++++ PAGE TEXT
Neutral citation: 2002 FCT 877

BETWEEN:

                                          THE MINISTER OF NATIONAL REVENUE,

                                                                                                                                                      Applicant,

                                                                              - and -

                                                           DONALD NEIL MacIVER,

                                                                                                                                                  Respondent.

                                                            REASONS FOR ORDER

LAYDEN-STEVENSON J.

[1]                 The issue to be determined is whether the respondent, Donald Neil MacIver, should be permitted to amend his notice of motion dated August 27, 2001 (the main motion).


[2]                 The relevant factual history, for purposes of this motion, is that the Minister of National Revenue (the Minister) on May 8, 1996, obtained a jeopardy order against Mr. MacIver (the respondent) under subsection 225.3(8) of the Income Tax Act, R.S.C. 1985, (5th Supp.) c. 1. The jeopardy order authorized the Minister to take action against the respondent's tax liability. Mr. MacIver applied for judicial review of the jeopardy order and attempted, unsuccessfully, to have it set aside or varied. In June, 2001, the Minister began using the statutory set-off provision of the jeopardy order with respect to the respondent's Canada Pension Plan (CPP) and Old Age Security (OAS) benefits. Mr. MacIver filed the main motion for variation of the jeopardy order, seeking to exempt his CPP and OAS benefits from set-off on the ground that he requires the benefits to survive.

[3]                 The main motion was originally scheduled for hearing in September, 2001 and has been adjourned, on consent, various times. The most recent adjournment on April 29, 2002 was for the purpose of permitting the respondent to bring this motion to vary the main motion. Mr. MacIver seeks to amend to rely on further grounds and in particular to rely on:

(a) sections 7 and 15 of the Canadian Charter of Rights and Freedoms;

(b) Part I, 1(a) of the Canadian Bill of Rights;

(c) Articles 1, 2, 3, 4, 17.2, 22 and 25 of the Universal Declaration of Human Rights,1948, and

(d) The English Bill of Rights, 1689.

[4]                 The Minister opposes the motion and refers to Fox Lake Indian Band v. Reid Crowthers & Partners Ltd., 2002 FCT 630, [2002] F.C.J. No 823, wherein Prothonotary Hargrave provides a comprehensive analysis and review of the law in relation to amendments. The Minister relies heavily on the following statement:


That a court, dealing with an application to amend,

must both assume that the facts pleaded are true (see

Visx Inc. v. Nidek Co. (1997), 209 N.R. 342 (F.C.A.) at 347)

and apply the same rule as in striking out a pleading, that it

will only deny an amendment in a plain and obvious case where

the situation is beyond doubt, deserves emphasis.
++++++++
++++ INFORMATION SUPPLIED
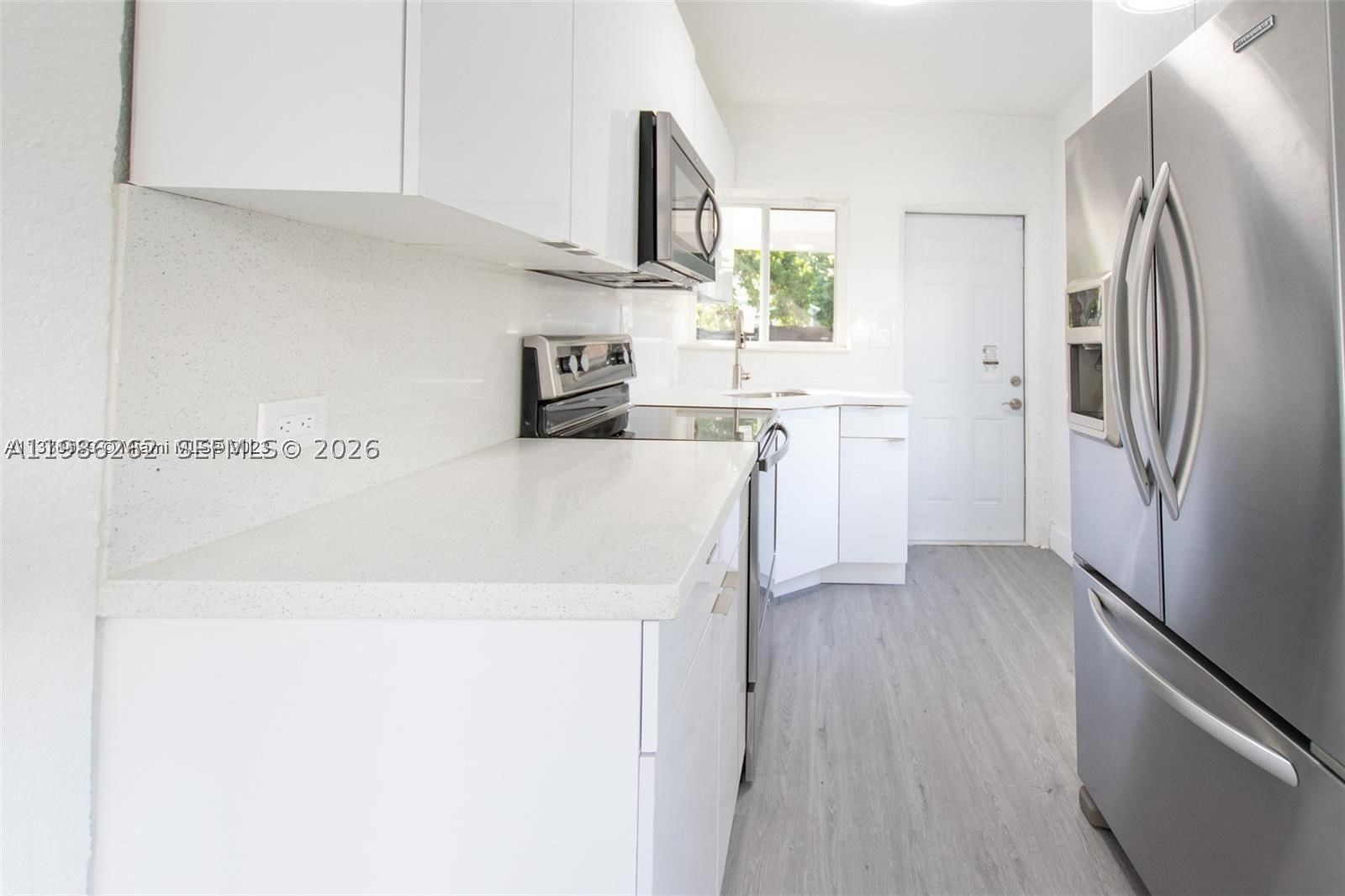Real estate property located at 1812 64th St, Miami-dade, Liberty City, Miami, FL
++++++++
**EXERCISE INSTRUCTIONS:**
A. Reproduce the passage of the reasons for order above, starting at "(d) The English" and ending at "(F.C.A.) at 347)".
B. Carry on the reasons for order in the MacIver jeopardy order matter from the point at which they stop.

**ACTIVITY ANSWERS:**
A.
(d) The English Bill of Rights, 1689.

[4]                 The Minister opposes the motion and refers to Fox Lake Indian Band v. Reid Crowthers & Partners Ltd., 2002 FCT 630, [2002] F.C.J. No 823, wherein Prothonotary Hargrave provides a comprehensive analysis and review of the law in relation to amendments. The Minister relies heavily on the following statement:


That a court, dealing with an application to amend,

must both assume that the facts pleaded are true (see

Visx Inc. v. Nidek Co. (1997), 209 N.R. 342 (F.C.A.) at 347)

B.
[5]                 The Minister submits that it is plain and obvious that Mr. MacIver cannot succeed on the main motion. It is equally plain and obvious that the additional grounds upon which he seeks to rely raise issues where the law is well settled and beyond doubt. Therefore, there is no chance of success and the motion should be dismissed. The Minister addresses each of the proposed amendments and argues as follows:

(a) Canadian Charter of Rights and Freedoms - Section 7 does not afford economic rights or economic security nor does it protect property rights: Olympia Interiors Ltd. v. Canada (1999), 167 F.T.R. 165, aff'd. [1999] F.C.J. No. 1474 (C.A.), leave to appeal to S.C.C. refused. Breach of section 15 requires that there be a distinction made between Mr. MacIver and others based on personal characteristics: Olympia Interiors Ltd., supra. The statutory provisions in the main motion do not distinguish between the respondent and others based on personal characteristics and even if they did, the claim of impecuniosity is not one of the prohibited or analogous grounds. Level of income is not a personal characteristic enumerated in section 15 of the Charter, nor is it a characteristic analogous to those which are enumerated: Stanwick v. Canada (1999), 235 N.R. 315.


(b) Canadian Bill of Rights - Since the Bill of Rights is not a true constitutional document, there is no mandate to set aside the will of Parliament through judicial review.    Paragraph 1(a) of the Canadian Bill of Rights, which protects property rights through a "due process" clause was not replicated in the Charter and the right to "enjoyment of property" is not a constitutionally protected, fundamental part of Canadian society. Furthermore, in contrast to the Charter of Rights and Freedoms, the due process provision of paragraph 1(a) of the Canadian Bill of Rights is procedural as opposed to substantive: R. v. Bryan (1999), 170 D.L.R. (4th) 487 (Man.C.A.).

(c) Universal Declaration of Human Rights, 1948 - The document does not have the force of law such that it could be used to strike down the application of the impugned provisions of the Income Tax Act. International treaties and conventions are not part of Canadian law unless they have been implemented by statute. Such a document is only used as an aid to interpreting domestic law: Baker v. Canada (Minister of Citizenship and Immigration), [1999] 2 S.C.R. 817.

(d) English Bill of Rights, 1689 - The respondent's reliance on this document could not, at best, meet with any more success than an argument founded on the Canadian Bill of Rights. The respondent's attempt to place meritless arguments before the Court, by relying on such documents, constitutes an attempt to put the Minister through unnecessary time and expense and frustrates the Minister's and the Court's ability to deal with the merits of the main motion.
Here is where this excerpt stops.